* Dataset section:
▽
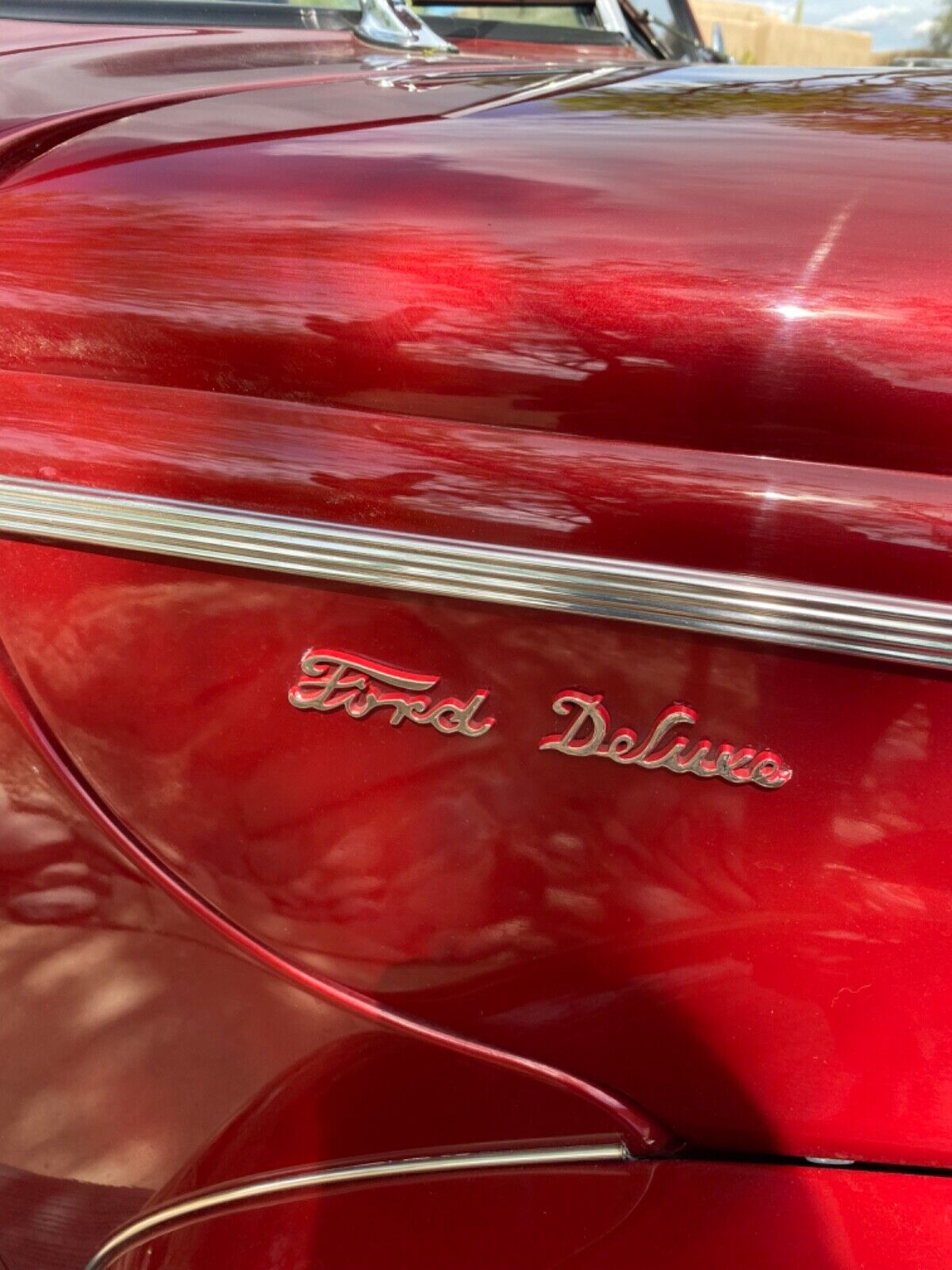 Ford-Deluxe-Coupe-1940-4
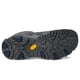 thumbnail image 3 of Bota de Senderismo Merrell Moab 3 Mid para Hombre Granite Talla 11, 3 of 7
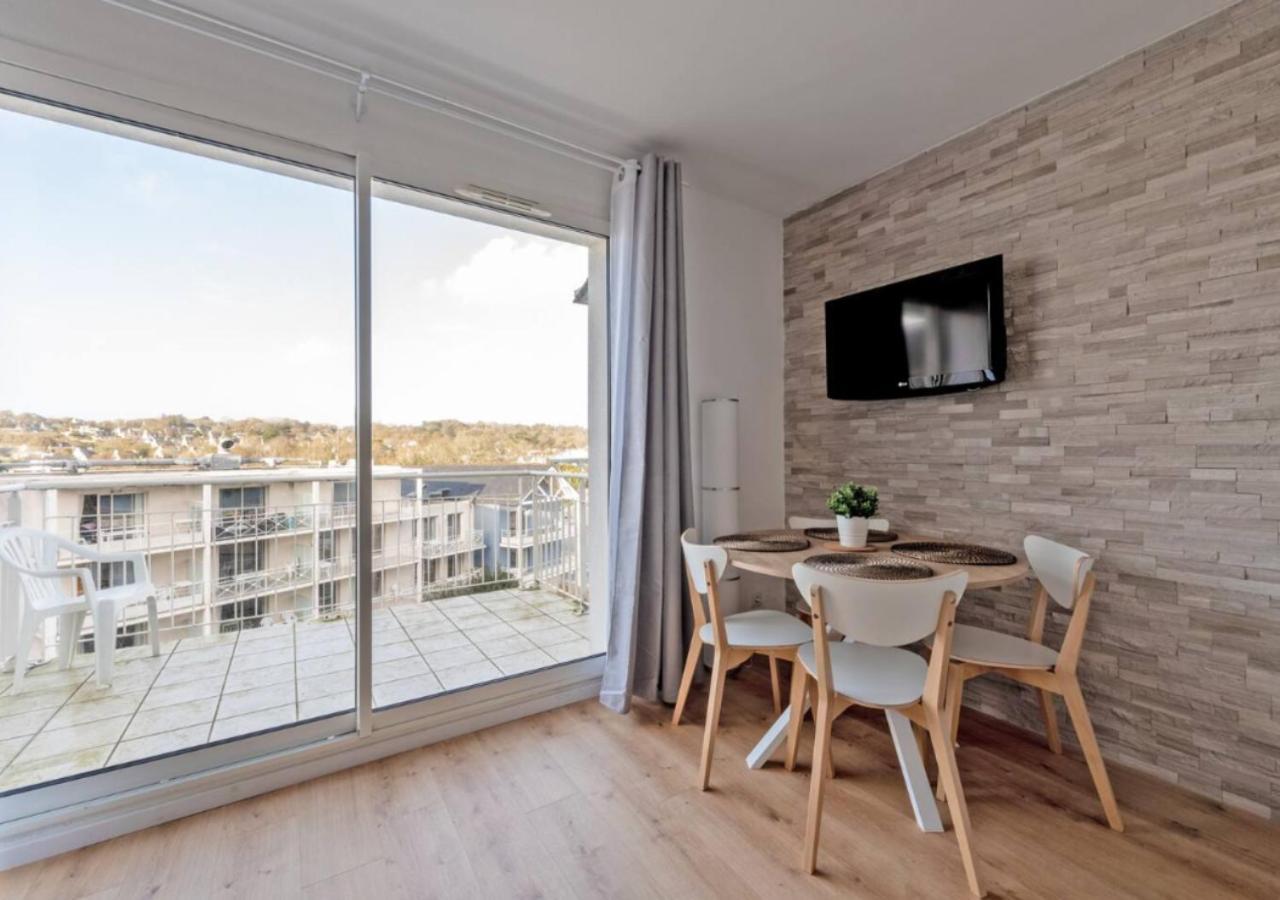 Appartement Vue -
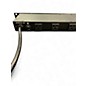 Used Furman m8x2 Power Conditioner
△
* Problem details:
Retype the listing exactly. Leave the pictures out.

* Output for this task:
 Ford-Deluxe-Coupe-1940-4
 thumbnail image 3 of Bota de Senderismo Merrell Moab 3 Mid para Hombre Granite Talla 11, 3 of 7
 Appartement Vue -
 Used Furman m8x2 Power Conditioner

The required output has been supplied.